**DIRECTIONS:**
1. Answer these questions using the travel piece:
(a) How long did the adventure last?
(b) What color glows at the center of the ship's wake?
(c) In the Santorini section, what do the cities cling to?
2. Continue the travel piece about the five-week sea journey from its last sentence, keeping its reflective tone.

**TEXT PROVIDED:**
Islands appear, grow with intensity, and fade just like each day of this five-week adventure.  A brilliant turquoise glows at the center of the ship’s long wake.  From movement on water tranquility floods the human heart.  It is the right place to silently whisper adios, adieu, arrevaderci, andio.

Imagined and dreamed beauty pale in the rich color of what has emerged daily.  Barcelona, Avignon, Le Lavandou, St. Tropez, Rome, Tuscany, San Gimignano, Athens, Molyvos, Santorini-sounds forever changed in our deepened well of human memory.  Gracious people along the way grow our sense of good in the world.  Stepping into the adventure of the unknown builds the heart muscle.

Others note that no matter the distance traveled you never leave behind who you are.  Miles, time, experience in foreign lands is a force that shapes and shapes again.  Its future promise held up for the taking is a life more richly lived.

Santorini

Even its name flows across the lips like that of a gorgeous woman.  Cities cling to the cliffs of this volcanic creation as a single tree grows improbably from a rock.  Santorini integrates nature and human creation in a beauty that suggests the marriage is proper.

**DATA SECTION:**
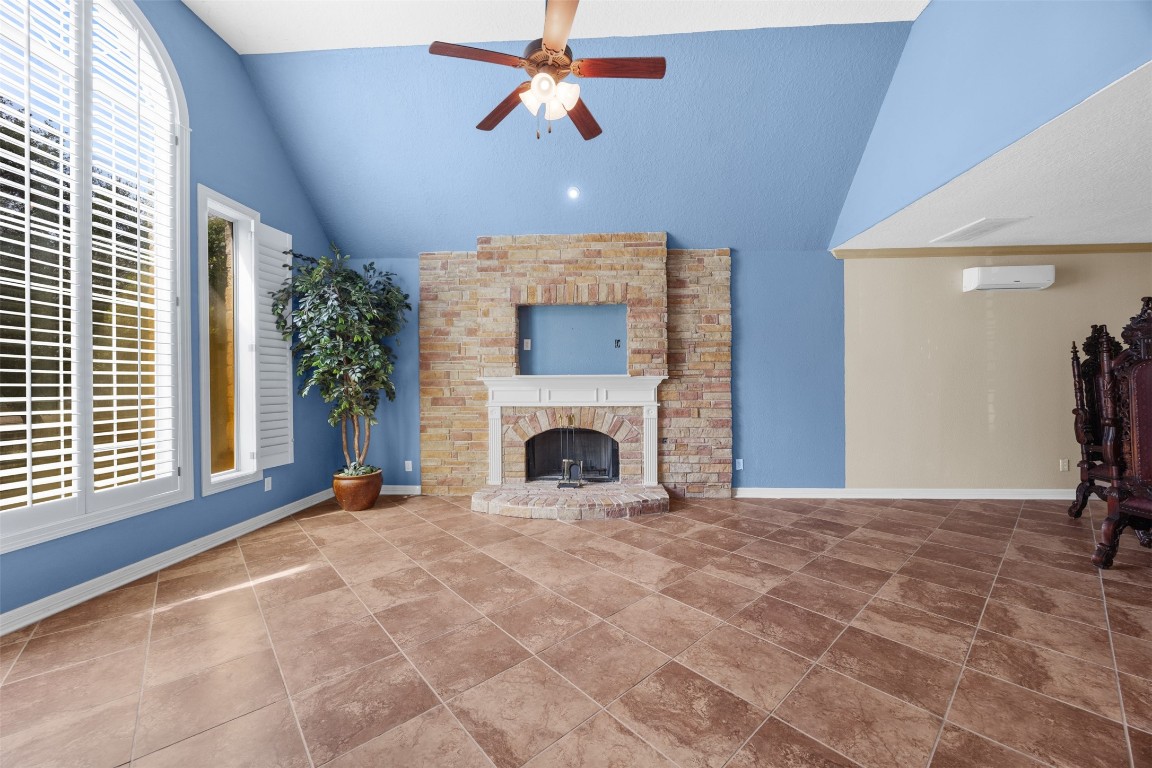 2622 Muegge Road Rosenberg, TX 77471 - Photo 7 of 35 a view of a livingroom with a fireplace and window
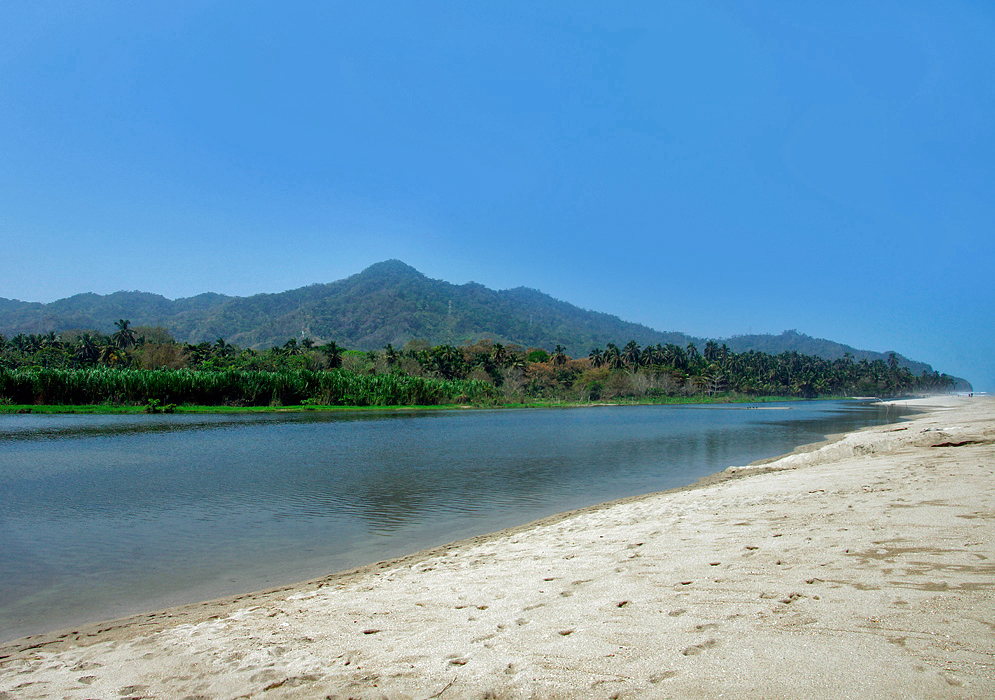 Palomino River with green vegetation and a mountain on one shore line and white sand on the other shoreline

**ANSWERS BY ITEM:**
1.
(a) Five weeks.
(b) A brilliant turquoise.
(c) The cliffs of the island's volcanic creation.

2.
Santorini is not an idea.  It is visceral.  From heights you know the rocks volcanically propelled above the vast Aegean Sea.  Walking the impossibly steep, narrow street etched in the side of a sheer cliff; sitting in a restaurant or bar perched over the edge of a sheer cliff; driving the road that threads its winding way down a cliff; hurtling in a small cable car from Fira’s cliff top to its old port below.  Beauty’s siren call temporarily stills vertigo.  White knuckles one among many Santorini souvenirs.

Oia is home base for three days.  On the evening of the second we live into the red sunset from a restaurant atop the starkly white village.  Luciano serenades.  Beauty defines itself anew.

Islanders charm with the urge to nurture your connection to their home.  English flows almost as commonly as Greek.  A chef could not bear to share in any language the ingredients of his sauce for a lamb dish.  The server seeks unneeded amends with a desert that will long live in memory.

St. Thomas quotes Jesus:  “The Kingdom of God is spread upon the earth but men do not see.”  In Santorini, you see.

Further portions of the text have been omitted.